Okosodo et al.
Greener Journal of Agricultural Sciences, Vol. 6 (1), pp. 017-027, January 2016.
Manuscript Number: 11316006
Avifauna Species Diversity of Covenant University Otta South Western Nigeria
Okosodo E.F., Orimaye J.O. and Obasogie F.O.
Department of Ecotourism and Wildlife Management, Federal University of Technology, PMB 1054, Akure, Ondo State Nigeria.
Forestry, Wildlife and Fisheries Management Department, Ekiti State University Ado-Ekiti, Ekiti State Nigeria.
Edo State College of Agriculture, Iguoriakhi Edo State Nigeria.
This study examined the avifauna diversity of Covenant University Ota South Western Nigeria. The study area was divided into three blocks based on their different land use types. A total of 30 counting stations was used, and10 stations per each study site. Counting bands of 50m radius was used for all the stations.
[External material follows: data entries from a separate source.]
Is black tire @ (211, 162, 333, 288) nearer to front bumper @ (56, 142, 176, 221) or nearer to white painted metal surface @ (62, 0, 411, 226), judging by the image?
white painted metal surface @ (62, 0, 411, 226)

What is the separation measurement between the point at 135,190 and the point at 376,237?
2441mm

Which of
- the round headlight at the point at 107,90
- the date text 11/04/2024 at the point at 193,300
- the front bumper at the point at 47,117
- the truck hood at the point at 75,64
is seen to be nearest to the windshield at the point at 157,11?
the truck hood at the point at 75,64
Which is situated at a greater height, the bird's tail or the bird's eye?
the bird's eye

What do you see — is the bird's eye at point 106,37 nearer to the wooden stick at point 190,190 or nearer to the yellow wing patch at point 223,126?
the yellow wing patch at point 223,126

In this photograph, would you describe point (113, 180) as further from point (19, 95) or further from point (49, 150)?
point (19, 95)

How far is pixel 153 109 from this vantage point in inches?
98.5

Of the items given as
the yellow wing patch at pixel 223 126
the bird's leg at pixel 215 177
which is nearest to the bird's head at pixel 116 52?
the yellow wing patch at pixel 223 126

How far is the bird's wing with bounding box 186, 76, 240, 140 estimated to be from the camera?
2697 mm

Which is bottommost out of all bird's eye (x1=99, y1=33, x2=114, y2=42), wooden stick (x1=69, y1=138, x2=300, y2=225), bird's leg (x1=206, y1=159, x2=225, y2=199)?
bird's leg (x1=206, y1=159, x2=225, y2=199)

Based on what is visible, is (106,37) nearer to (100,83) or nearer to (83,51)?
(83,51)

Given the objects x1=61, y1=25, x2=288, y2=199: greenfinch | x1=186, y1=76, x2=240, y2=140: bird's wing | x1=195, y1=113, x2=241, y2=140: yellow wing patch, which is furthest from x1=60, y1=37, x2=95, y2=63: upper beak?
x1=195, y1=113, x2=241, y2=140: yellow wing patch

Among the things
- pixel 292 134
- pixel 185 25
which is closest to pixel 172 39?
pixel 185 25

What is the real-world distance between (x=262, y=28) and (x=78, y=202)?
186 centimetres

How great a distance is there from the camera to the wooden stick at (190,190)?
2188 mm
Forty one bird species were recorded in the Developed Area, Sixty six (66) bird species in the Farmland and fifty (98) species encountered in the forest area. In all, a total of 104 bird species belonging to 33 families and 13 orders were recorded, The Order Passeriformes had the highest frequency (56 %) of the entire number of birds recorded, while the dominant family was Pycnonotidae, comprising (9.2 %) of the total species One rare bird species, Grosbeak weaver and 3 species of the malimbe were recorded From the result of the relative abundance of bird species obtained Pied Crow has the highest of (0.74) followed by Cattle Egret (0.53) in the Developed Area, Black Headed Weaver has the highest (0.16) followed by Cattle Egret (0.14) in the Farm Land while Common Bulbul had the highest in the Fallow Area. The Developed Area had the highest relative abundance of (1.723), Fallow Area (0.474 and Farmland (0.437). From the result obtained on the bird species diversity index Fallow Area had the highest diversity index in both seasons of the 4.218 in the dry season and 3.893 in the wet season while Developed area had the lowest 3.298 and 2.6.
Key words: Home Range, Urban Development, Avian Species, Agricultural intensification and Habitat Fragmentation.